New Power Party Legislator Freddy Lim (林昶佐) on Wednesday pushed for progress on legislation concerning refugees, which has been stalled in the legislature for nearly two years.
President Tsai Ing-wen (蔡英文) has on numerous occasions spoken about the nation’s commitment to helping address the worldwide refugee crisis and has cited more than 100,000 Southeast Asian immigrants living in Taiwan as evidence of the nation’s welcoming attitude toward those seeking refuge.
However, most Southeast Asian immigrants come to Taiwan not as refugees, but as spouses, and the nation’s lack of refugee laws makes asylum applications possible only on an ad hoc, case-by-case basis.
The situation is even more complex for Chinese asylum seekers, who the nation’s laws see not as foreigners, but as compatriots from the “mainland area.”

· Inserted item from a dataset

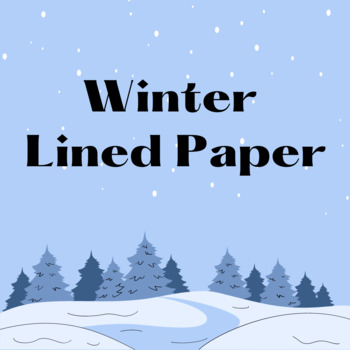 Preview of Winter Lined Paper for Handwriting & Essays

Former Chinese citizen Zhou Shuguang (周曙光) obtained citizenship on Thursday and Chinese human rights campaigner Huang Yan (黃燕) was on May 30 allowed to stay in Taiwan for three months.
Zhou’s case was touted as evidence of the strength of Taiwan’s democracy and its willingness to extend support to Chinese who are persecuted by their government. However, he gained citizenship based on his marriage to a Taiwanese and seven years of residency. Huang, who applied for residency based on her UN-granted refugee status, has been granted only temporary residence pending a decision in her case.

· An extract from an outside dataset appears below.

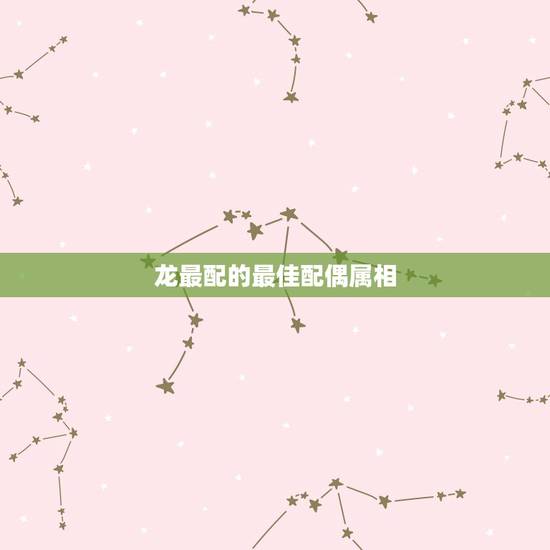 龙最配的最佳配偶属相,属龙男和什么属相最配 龙最配的最佳配偶属相,属龙男和什么属相最配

The Legislative Yuan in 2009 ratified the International Covenant on Civil and Political Rights, which Taiwan signed in 1967 and prohibits nations from returning individuals to other nations where they could face the risk of human rights violations or abuse, but Taiwan still lacks a refugee law and has sent Chinese asylum seekers back to China.
Taiwan Association for Human Rights secretary-general Chiu Ee-ling (邱伊翎) said that Chinese asylum seekers are generally first sent to a detention center where the association, with the assistance of Chinese democracy advocates such as Wang Dan (王丹), visits them to verify their identity and ascertain the legitimacy of their claims of dissidence.

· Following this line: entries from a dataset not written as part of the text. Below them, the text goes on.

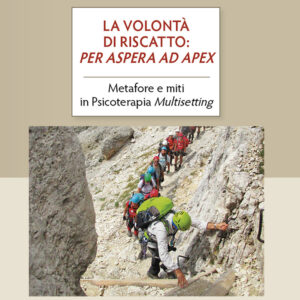 Libro volontà di riscatto: per aspera ad apex. Metafore e miti in Psicoterapia Multisetting di Silvestro Paluzzi; Antonella Tropea - ean 9788825060072 - EMP - Edizioni Messaggero Padova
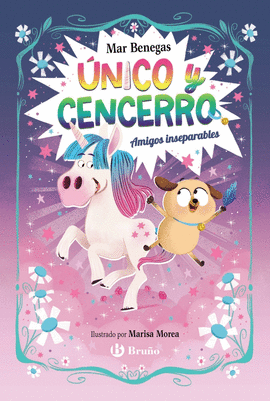 UNICO Y CENCERRO, 1. AMIGOS INSEPARABLES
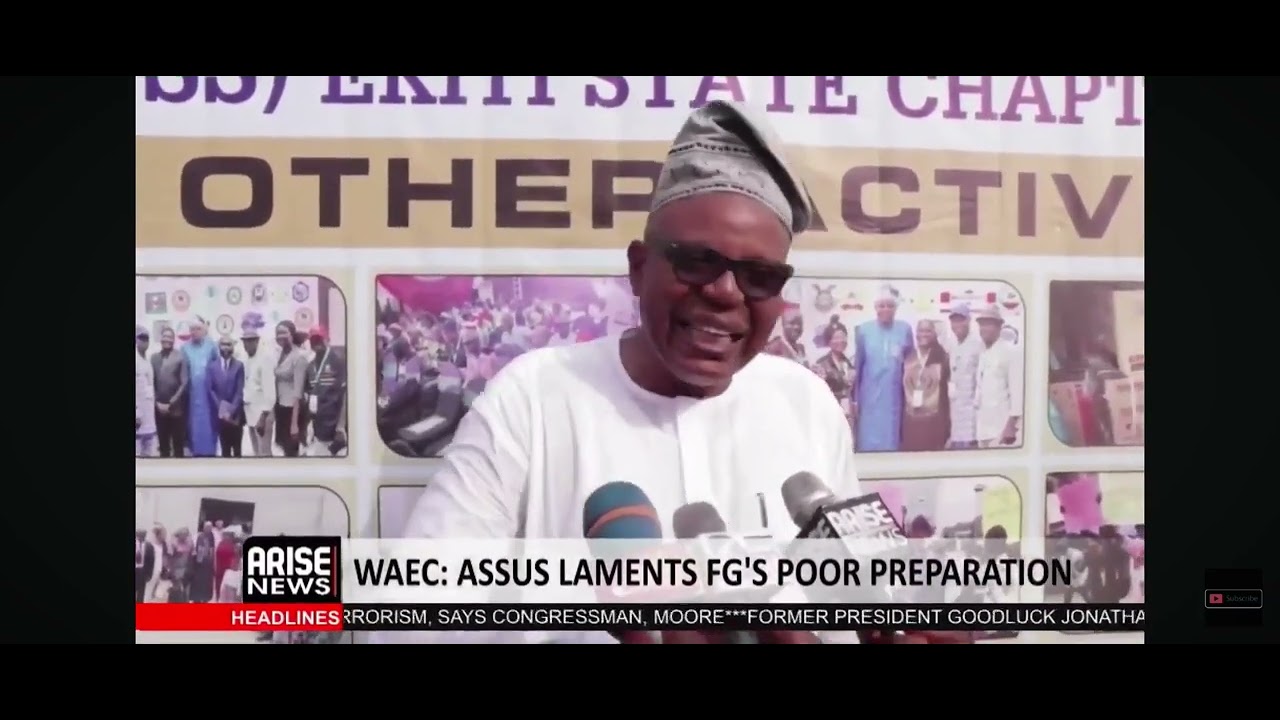 WAEC: ASSUS сетует на плохую подготовку федерального правительства к экзаменам.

Cases of Tibetan asylum seekers are often left in limbo with applicants left unable to apply for identification cards, which they would need to find employment or use the national healthcare system.
However, this was not always the case. A Feb. 1, 1980, report in the English-language Free China Weekly (now Taiwan Today) described then-president Chiang Ching-kuo (蔣經國) sending navy ships to intercept and rescue ethnic Chinese refugees fleeing Vietnam on makeshift rafts, and airlifting Vietnamese refugees from Thailand to resettle them in Taiwan.
“The Free China Relief Association was entrusted with the mission of establishing a reception center for boat people. Buildings at a village in the Penghu Islands were taken over and prepared for use as a refugee camp,” the report said.
Refugees also fled China at the time, many attempting to reach Taiwan by way of Kinmen, but in the 1980s the government grew reluctant to take in refugees, especially from China. Whether out of fear of espionage, concern about harming cross-strait relations or some other reason, the policy of welcoming Chinese refugees with open arms came to an end.
Asylum and refugee laws — particularly laws friendly to Chinese dissidents — would give Taiwan leverage in its bid for international recognition. Welcoming Chinese asylum seekers would underscore the political differences between China and Taiwan, and their stories would lend a strong voice to Taiwan’s international participation efforts.
The world is familiar with the plight of Tibet largely because it has a strong spokesperson in the Dalai Lama. Building a strong community of exiled Chinese democracy advocates in Taiwan would simultaneously lend strength to that community, while bringing needed attention to Taiwan.